» **Aim of the exercise**
Reproduce every line of the material below word for word, with no changes.

Spatial relation data:
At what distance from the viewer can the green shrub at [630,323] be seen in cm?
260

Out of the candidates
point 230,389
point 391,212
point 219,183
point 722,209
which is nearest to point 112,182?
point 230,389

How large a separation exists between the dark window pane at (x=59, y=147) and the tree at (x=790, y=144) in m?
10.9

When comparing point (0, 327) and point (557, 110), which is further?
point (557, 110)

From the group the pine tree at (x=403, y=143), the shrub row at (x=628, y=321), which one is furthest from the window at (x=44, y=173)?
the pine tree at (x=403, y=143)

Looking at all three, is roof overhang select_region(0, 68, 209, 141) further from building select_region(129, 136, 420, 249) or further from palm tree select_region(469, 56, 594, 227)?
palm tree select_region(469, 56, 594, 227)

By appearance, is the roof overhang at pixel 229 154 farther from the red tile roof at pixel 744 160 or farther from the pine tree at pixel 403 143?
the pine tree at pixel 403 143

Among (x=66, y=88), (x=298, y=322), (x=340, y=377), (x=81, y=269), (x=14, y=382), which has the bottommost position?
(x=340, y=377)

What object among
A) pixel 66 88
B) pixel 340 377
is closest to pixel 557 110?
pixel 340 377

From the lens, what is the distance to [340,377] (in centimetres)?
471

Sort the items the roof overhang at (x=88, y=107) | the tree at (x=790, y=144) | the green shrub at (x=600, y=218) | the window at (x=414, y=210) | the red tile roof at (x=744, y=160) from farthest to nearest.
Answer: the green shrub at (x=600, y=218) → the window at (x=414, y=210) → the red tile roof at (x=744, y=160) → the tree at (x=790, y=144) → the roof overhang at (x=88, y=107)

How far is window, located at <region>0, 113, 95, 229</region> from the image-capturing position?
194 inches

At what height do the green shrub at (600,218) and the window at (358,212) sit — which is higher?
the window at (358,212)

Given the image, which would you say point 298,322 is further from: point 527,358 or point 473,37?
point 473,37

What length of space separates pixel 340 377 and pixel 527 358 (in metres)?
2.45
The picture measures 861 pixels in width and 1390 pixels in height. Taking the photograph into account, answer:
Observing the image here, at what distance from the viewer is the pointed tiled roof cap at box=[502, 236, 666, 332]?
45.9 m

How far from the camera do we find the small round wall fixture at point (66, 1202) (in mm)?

» **Exercise answer**
At what distance from the viewer can the green shrub at [630,323] be seen in cm?
260

Out of the candidates
point 230,389
point 391,212
point 219,183
point 722,209
which is nearest to point 112,182?
point 230,389

How large a separation exists between the dark window pane at (x=59, y=147) and the tree at (x=790, y=144) in m?
10.9

When comparing point (0, 327) and point (557, 110), which is further?
point (557, 110)

From the group the pine tree at (x=403, y=143), the shrub row at (x=628, y=321), which one is furthest from the window at (x=44, y=173)?
the pine tree at (x=403, y=143)

Looking at all three, is roof overhang select_region(0, 68, 209, 141) further from building select_region(129, 136, 420, 249) or further from palm tree select_region(469, 56, 594, 227)?
palm tree select_region(469, 56, 594, 227)

By appearance, is the roof overhang at pixel 229 154 farther from the red tile roof at pixel 744 160 or farther from the pine tree at pixel 403 143?
the pine tree at pixel 403 143

Among (x=66, y=88), (x=298, y=322), (x=340, y=377), (x=81, y=269), (x=14, y=382), which has the bottommost position?
(x=340, y=377)

What object among
A) pixel 66 88
B) pixel 340 377
is closest to pixel 557 110?
pixel 340 377

From the lens, what is the distance to [340,377] (in centimetres)?
471

Sort the items the roof overhang at (x=88, y=107) | the tree at (x=790, y=144) | the green shrub at (x=600, y=218) | the window at (x=414, y=210) | the red tile roof at (x=744, y=160) from farthest to nearest.
Answer: the green shrub at (x=600, y=218) → the window at (x=414, y=210) → the red tile roof at (x=744, y=160) → the tree at (x=790, y=144) → the roof overhang at (x=88, y=107)

How far is window, located at <region>0, 113, 95, 229</region> from the image-capturing position?
194 inches

At what height do the green shrub at (600,218) and the window at (358,212) sit — which is higher?
the window at (358,212)

Given the image, which would you say point 298,322 is further from: point 527,358 or point 473,37?
point 473,37

What length of space separates pixel 340 377 and pixel 527 358 (in metres)?
2.45
The picture measures 861 pixels in width and 1390 pixels in height. Taking the photograph into account, answer:
Observing the image here, at what distance from the viewer is the pointed tiled roof cap at box=[502, 236, 666, 332]?
45.9 m

How far from the camera do we find the small round wall fixture at point (66, 1202) (in mm)?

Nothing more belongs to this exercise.